Why we’re here and fear. That was today’s thoughts at the meeting.
Of course we’re here to stay sober and carry the message to another alcoholic like ourselves. Almost everyone in the room had that as the answer to the first thought. Step One. That and the spiritual solution. More on that.
The second thought brought up a lot of things. One was what a lot of people saw that caused fear in them, and then others came up with how they dealt with this stuff. I know that there were things I was taught in here, which ended most fears and other anguishes. And the first one was staying in the moment. Like my sponsors and old timers pointed out to me, that I was to go no further than where my feet were.
I had to learn to keep my thoughts in the moment. And it made a lot of sense. I never had any real idea of what was going on beyond the moment I was in. I knew from experiences that when I projected my thoughts would often eventually turn into fear, and fear into anger and often resentments. I learned that I wasn’t here to live in the future. I was here to stay sober today and not got further.

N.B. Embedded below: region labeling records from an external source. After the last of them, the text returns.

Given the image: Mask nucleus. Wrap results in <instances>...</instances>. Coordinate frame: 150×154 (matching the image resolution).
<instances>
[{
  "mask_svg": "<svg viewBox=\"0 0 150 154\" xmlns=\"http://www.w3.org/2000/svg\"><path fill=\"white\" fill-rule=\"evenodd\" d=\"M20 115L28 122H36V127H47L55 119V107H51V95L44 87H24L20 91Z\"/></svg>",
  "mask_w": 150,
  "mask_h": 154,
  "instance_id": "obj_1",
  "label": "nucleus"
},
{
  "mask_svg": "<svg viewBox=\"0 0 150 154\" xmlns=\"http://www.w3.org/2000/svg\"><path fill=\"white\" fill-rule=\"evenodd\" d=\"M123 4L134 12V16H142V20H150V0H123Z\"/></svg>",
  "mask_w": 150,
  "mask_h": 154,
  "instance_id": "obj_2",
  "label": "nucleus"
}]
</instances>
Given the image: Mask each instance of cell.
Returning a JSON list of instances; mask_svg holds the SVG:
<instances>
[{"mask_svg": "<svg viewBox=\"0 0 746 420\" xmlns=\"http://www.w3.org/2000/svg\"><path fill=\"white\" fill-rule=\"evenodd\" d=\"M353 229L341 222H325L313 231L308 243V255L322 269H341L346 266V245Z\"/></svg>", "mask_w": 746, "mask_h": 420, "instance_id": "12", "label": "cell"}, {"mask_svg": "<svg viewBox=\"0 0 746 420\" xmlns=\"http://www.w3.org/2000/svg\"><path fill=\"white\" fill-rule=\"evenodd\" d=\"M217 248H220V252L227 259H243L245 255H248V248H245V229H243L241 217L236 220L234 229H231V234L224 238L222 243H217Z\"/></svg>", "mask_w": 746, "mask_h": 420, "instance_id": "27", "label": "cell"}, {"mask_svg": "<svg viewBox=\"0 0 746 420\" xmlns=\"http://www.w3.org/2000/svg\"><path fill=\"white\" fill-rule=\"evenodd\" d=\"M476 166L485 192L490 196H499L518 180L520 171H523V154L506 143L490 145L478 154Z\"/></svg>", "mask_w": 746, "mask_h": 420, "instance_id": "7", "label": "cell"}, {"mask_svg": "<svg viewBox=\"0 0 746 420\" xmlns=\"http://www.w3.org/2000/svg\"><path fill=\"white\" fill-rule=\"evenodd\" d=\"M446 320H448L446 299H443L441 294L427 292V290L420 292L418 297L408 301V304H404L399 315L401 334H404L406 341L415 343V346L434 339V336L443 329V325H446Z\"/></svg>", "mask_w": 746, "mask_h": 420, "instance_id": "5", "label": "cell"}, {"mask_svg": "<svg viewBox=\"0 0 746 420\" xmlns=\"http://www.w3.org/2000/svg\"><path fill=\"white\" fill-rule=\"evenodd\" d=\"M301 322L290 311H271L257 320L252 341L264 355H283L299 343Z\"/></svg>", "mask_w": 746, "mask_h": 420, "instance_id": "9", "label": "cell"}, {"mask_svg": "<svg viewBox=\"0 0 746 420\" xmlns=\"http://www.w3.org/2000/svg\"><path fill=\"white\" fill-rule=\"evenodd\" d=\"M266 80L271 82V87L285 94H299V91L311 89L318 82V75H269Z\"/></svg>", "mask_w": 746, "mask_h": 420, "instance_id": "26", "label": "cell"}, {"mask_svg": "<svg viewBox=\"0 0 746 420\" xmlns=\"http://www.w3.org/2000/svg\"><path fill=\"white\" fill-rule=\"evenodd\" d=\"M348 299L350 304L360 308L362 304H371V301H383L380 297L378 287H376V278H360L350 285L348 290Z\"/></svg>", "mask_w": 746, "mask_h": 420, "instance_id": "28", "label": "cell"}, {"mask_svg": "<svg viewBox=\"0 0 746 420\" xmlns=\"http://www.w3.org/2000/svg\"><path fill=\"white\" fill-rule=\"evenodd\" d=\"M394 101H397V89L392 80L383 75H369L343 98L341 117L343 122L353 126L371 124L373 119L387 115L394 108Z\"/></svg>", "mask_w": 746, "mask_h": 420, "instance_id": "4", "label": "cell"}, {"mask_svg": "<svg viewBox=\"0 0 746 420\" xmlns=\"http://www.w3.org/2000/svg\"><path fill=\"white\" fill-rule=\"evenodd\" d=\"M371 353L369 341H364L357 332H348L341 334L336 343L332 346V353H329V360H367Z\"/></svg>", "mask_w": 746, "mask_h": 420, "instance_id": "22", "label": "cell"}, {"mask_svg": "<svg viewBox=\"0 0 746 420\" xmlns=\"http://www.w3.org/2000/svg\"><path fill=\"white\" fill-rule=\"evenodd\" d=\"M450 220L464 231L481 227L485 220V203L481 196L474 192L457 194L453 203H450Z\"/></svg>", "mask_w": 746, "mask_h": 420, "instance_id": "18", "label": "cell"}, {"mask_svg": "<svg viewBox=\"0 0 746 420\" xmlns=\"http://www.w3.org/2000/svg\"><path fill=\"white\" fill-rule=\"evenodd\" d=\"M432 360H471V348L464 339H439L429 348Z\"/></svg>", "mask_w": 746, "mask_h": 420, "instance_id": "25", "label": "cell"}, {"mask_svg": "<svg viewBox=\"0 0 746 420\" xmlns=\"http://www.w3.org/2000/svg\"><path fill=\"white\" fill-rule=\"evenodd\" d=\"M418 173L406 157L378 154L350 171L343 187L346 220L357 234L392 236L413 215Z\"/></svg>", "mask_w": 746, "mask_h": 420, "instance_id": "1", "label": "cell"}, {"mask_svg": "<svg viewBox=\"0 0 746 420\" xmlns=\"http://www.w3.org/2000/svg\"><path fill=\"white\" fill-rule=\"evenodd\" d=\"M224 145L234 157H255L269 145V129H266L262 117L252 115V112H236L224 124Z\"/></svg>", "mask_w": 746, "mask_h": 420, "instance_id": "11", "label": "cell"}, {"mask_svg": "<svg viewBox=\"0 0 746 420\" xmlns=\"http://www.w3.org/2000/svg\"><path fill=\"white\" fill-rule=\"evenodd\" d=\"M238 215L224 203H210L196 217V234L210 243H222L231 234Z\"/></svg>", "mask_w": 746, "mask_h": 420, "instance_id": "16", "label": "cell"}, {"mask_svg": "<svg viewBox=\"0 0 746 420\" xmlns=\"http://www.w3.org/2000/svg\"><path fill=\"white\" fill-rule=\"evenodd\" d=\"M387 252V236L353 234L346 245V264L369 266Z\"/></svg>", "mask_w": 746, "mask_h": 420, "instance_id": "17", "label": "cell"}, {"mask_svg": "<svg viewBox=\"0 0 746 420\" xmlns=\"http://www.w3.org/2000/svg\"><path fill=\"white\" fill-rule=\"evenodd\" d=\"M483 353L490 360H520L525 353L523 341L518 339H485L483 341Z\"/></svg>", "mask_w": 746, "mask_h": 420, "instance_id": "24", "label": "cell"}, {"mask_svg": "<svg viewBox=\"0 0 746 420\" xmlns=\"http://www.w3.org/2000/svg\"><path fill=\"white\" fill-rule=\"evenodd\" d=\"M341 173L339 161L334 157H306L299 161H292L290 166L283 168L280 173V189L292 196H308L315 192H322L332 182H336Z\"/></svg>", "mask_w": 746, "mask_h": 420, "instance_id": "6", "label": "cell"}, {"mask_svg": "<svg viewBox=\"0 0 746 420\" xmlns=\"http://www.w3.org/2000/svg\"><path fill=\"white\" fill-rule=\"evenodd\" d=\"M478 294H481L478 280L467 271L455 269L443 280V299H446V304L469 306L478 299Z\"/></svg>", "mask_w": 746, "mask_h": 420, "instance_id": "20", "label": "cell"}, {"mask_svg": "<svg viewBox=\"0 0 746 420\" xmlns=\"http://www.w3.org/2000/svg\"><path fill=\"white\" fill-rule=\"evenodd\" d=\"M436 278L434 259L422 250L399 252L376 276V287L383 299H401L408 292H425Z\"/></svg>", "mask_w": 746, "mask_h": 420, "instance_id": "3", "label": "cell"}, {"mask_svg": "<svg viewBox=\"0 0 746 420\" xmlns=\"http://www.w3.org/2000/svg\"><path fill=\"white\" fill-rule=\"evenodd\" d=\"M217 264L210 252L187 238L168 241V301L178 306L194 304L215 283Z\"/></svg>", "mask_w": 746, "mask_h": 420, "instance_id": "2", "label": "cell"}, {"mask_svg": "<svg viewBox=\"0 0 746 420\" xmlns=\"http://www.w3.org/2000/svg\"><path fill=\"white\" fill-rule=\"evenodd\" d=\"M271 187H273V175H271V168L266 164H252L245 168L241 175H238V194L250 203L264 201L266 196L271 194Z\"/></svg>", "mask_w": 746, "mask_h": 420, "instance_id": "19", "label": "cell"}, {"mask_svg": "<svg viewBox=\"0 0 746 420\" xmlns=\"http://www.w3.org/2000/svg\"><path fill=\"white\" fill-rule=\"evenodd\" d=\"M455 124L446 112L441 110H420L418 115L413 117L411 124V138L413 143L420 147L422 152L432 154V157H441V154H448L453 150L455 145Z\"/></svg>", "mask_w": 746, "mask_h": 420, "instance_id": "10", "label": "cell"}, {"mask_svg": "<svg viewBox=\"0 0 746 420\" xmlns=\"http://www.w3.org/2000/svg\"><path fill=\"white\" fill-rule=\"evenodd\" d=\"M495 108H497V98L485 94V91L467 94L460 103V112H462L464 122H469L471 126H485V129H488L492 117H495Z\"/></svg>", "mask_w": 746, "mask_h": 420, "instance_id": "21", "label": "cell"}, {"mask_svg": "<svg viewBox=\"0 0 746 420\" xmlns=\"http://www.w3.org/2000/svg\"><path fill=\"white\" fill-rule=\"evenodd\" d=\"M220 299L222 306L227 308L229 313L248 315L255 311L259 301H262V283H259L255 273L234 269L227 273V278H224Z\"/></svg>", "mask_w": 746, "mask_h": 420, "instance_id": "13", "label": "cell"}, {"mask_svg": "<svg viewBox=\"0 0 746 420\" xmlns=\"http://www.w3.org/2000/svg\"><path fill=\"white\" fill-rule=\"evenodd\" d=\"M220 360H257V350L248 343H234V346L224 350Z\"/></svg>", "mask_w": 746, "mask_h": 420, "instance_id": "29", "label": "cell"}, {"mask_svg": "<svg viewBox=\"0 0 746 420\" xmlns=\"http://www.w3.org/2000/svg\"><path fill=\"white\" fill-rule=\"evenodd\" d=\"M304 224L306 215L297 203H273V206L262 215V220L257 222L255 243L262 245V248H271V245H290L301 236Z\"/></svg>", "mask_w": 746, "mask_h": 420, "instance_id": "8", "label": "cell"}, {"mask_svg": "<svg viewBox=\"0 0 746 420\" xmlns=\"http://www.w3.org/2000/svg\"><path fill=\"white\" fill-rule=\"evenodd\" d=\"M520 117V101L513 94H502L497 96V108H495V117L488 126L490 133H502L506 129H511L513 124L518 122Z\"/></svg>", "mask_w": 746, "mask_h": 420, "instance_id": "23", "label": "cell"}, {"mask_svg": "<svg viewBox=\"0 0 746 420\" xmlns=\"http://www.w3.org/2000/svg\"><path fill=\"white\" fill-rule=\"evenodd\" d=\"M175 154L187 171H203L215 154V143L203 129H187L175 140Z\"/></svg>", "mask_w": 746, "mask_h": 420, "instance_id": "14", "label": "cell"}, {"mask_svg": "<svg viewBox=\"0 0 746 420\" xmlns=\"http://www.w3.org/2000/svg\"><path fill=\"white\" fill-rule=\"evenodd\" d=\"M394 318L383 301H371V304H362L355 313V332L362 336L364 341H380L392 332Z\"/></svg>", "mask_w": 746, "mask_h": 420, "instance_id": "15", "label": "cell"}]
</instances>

Today, when I find my mind drifting into the future, I have to step back and look down at my feet and know where I’m actually at in the moment. And that goes as far as the past events are concerned. They’re over and done with. I need to leave them alone. The result of bringing them into the moment is that they can become the part of the “future”. Once I start projecting, I can find myself going through the same things I did in the past. Often the worst situations.
All this brings me back to the I over E I learned in here. Intellect over my emotions. I often find others going through all of this and their need to find a way to cut these negative emotions down to size or just get rid of them. The truth is, I found out, that they can be gone for a time and then creep back in. Like I was told in the BB and by my sponsor and those old timers, these things will come back again and again in my life. I’m human, and a chronic alcoholic. I need to learn how to pick myself up and dust myself off and keep on keeping on. How to start my day all over again.
Anyway, I had to not only stop and think about this, but to exercise my gratitude to my Higher Power and all those in here, who have helped me to grow along spiritual lines and to stay sober. Once again I’m here to stay sober a day at a time. Never want to forget that.